→ **DOCUMENT SEGMENT**:

The Hon. the Speaker: The senator is clarifying his speech from yesterday. We will therefore give him the floor.
Senator Cowan: Thank you, Your Honour. I’ll start again. This is a letter I’m reading into the record from Lori Sigurdson, Minister of Innovation and Advanced Education, and Minister of Jobs, Skills, Training and Labour for the Province of Alberta. It’s addressed to my friend the Leader of the Government in the Senate, copied to me and to the Alberta senators. It’s dated June 25, 2015.
Dear Senator Carignan:
The Alberta Government wishes to express our opposition to Bill C-377, An Act to amend the Income Tax Act (requirements for labour organizations). We believe this Bill infringes on provincial jurisdiction over labour relations legislation and, if passed it will compromise the capacity of unions to advocate effectively on behalf of their members. This Bill will force Alberta’s labour unions to divert important resources from collective bargaining in order to meet prejudicial reporting and filing obligations.

→ **PROVIDED MATERIAL**:
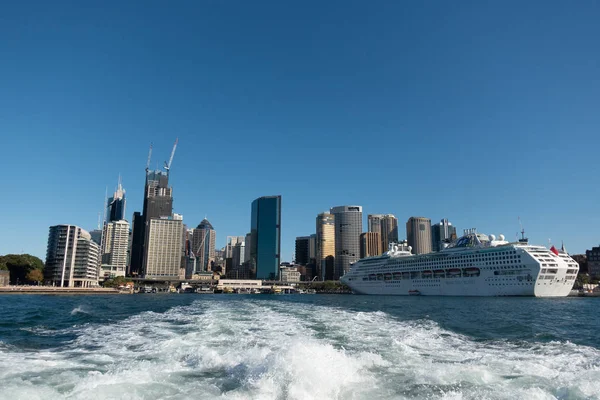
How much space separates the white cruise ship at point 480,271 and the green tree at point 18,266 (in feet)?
451

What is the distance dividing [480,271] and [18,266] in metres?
168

→ **JOBS**:
A – According to the Senate excerpt, what date does the letter from the Alberta minister bear?
B – Retype the Senate excerpt word for word, starting with "Senator Cowan: Thank" and going on through "June 25, 2015.".
The data were drawn from a separate source.

→ **TASK-BY-TASK SOLUTIONS**:
A – June 25, 2015.

B –
Senator Cowan: Thank you, Your Honour. I’ll start again. This is a letter I’m reading into the record from Lori Sigurdson, Minister of Innovation and Advanced Education, and Minister of Jobs, Skills, Training and Labour for the Province of Alberta. It’s addressed to my friend the Leader of the Government in the Senate, copied to me and to the Alberta senators. It’s dated June 25, 2015.